Tuition and systemwide fees will drop to $12,570 from the current $12,630 if the UC regents approve their 2018-19 budget as expected on Thursday in San Francisco.
UC has charged students an additional $60 a year since 2007 to recoup tuition refunds it was required to provide in 2006 and 2010 after students filed two lawsuits accusing the regents of double billing them and of breaching a contract promising that graduate student fees would remain stable. Altogether, about 40,000 students got money back. But students in later years would pay for it.
The fee, which sunsets this year, has let UC recoup about $91 million in all. Records show that the last time UC’s price tag fell for California undergraduates was 20 years ago, when the
regents lowered tuition by 5 percent in 1998, to $3,609, and by another 5 percent in 1999, to $3,429. With increases in campus fees, however, each year’s decrease was less than that.
This year, the $60 price drop could be erased by rising campus fees, which individual campuses charge on top of the systemwide fees. On average, campus fees have grown by $55 a year for the past decade, from $711 to $1,257 last year.
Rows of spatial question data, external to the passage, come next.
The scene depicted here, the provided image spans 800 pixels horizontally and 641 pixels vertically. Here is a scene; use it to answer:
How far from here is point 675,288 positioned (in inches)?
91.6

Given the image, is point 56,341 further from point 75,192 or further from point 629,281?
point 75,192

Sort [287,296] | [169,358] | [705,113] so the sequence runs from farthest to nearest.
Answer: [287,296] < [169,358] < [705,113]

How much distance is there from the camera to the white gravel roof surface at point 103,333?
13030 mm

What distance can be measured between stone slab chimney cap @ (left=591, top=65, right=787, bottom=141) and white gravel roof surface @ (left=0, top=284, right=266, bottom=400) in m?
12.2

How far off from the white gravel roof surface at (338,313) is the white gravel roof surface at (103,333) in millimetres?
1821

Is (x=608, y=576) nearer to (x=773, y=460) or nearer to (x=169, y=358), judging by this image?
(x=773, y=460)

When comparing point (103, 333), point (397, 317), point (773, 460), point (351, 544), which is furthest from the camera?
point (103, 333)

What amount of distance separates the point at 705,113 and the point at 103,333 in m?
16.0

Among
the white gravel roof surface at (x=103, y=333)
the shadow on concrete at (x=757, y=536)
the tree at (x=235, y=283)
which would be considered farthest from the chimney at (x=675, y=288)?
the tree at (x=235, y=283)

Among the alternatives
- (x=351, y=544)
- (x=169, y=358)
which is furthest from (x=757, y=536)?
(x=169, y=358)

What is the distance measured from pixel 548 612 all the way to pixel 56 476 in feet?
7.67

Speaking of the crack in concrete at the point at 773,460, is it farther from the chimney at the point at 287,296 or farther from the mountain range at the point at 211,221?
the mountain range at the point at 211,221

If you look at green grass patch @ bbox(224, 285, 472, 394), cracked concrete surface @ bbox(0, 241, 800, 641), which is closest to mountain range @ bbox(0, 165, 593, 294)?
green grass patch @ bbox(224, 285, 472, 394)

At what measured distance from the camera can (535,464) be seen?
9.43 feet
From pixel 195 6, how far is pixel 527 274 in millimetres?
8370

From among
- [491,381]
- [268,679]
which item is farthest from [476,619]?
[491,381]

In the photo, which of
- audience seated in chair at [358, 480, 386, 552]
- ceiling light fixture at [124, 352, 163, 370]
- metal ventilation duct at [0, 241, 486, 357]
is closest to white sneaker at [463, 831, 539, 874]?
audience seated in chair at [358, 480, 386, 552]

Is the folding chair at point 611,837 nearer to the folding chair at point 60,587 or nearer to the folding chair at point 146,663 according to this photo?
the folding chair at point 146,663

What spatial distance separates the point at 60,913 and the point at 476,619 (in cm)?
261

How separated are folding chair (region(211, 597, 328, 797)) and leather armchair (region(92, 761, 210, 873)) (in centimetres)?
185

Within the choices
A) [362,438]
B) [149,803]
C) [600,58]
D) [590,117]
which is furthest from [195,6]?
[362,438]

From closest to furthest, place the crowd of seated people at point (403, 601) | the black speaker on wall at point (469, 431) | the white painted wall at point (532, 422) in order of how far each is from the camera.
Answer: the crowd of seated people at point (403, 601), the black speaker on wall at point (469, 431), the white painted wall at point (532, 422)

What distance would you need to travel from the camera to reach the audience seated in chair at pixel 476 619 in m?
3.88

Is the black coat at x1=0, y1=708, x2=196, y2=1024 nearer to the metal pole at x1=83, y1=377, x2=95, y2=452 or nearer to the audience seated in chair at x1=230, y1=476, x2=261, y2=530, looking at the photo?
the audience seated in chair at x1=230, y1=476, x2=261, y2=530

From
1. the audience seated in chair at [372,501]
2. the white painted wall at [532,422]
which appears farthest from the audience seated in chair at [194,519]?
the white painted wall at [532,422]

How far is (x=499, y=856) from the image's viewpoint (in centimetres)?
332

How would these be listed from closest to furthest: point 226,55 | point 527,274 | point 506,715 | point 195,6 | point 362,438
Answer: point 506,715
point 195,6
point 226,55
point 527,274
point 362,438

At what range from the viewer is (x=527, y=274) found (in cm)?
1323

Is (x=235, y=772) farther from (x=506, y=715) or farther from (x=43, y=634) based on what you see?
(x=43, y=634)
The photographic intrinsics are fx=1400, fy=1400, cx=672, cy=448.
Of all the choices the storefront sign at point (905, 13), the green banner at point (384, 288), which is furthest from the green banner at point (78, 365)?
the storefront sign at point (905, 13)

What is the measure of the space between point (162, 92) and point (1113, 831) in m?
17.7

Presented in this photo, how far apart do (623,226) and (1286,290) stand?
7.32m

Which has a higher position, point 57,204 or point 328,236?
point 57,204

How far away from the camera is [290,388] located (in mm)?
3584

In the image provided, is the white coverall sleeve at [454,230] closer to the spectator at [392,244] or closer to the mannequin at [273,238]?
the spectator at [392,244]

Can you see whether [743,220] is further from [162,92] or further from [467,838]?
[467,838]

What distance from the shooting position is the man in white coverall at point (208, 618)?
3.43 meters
Perhaps more beneficial to student pocketbooks was the cancellation of a proposed $342 increase in tuition and systemwide fees that would have pushed the price of UC above $14,000 a year for the first time for California undergraduates. Instead, the state Legislature agreed in June to buy out the increase and kick in more money for enrollment growth.
On Thursday, the regents are expected to approve a budget that includes $3.7 billion from the state general fund. That represents $98 million above last year’s allocation, a 2.7 percent increase. It includes $5 million to pay for 500 additional California undergraduates. UC will dig into its coffers and pay for another 1,500 in-state undergraduates, according to the budget proposal. The proposal also details a long list of other expenditures UC expects to make in the coming year, including:
$35 million for seismic safety and lapsed maintenance of aging buildings.
$25 million to help UC Berkeley address its operating deficit.
$15 million for UC Riverside’s medical school to increase distance medicine and distance psychiatry for underserved rural areas.
$12 million for UC Davis research into Jordan’s Syndrome, a rare genetic disorder named for the daughter of Sacramento lobbyist Joe Lang.
$1.2 million for a two-year anti-bias program at UC and California State University campuses.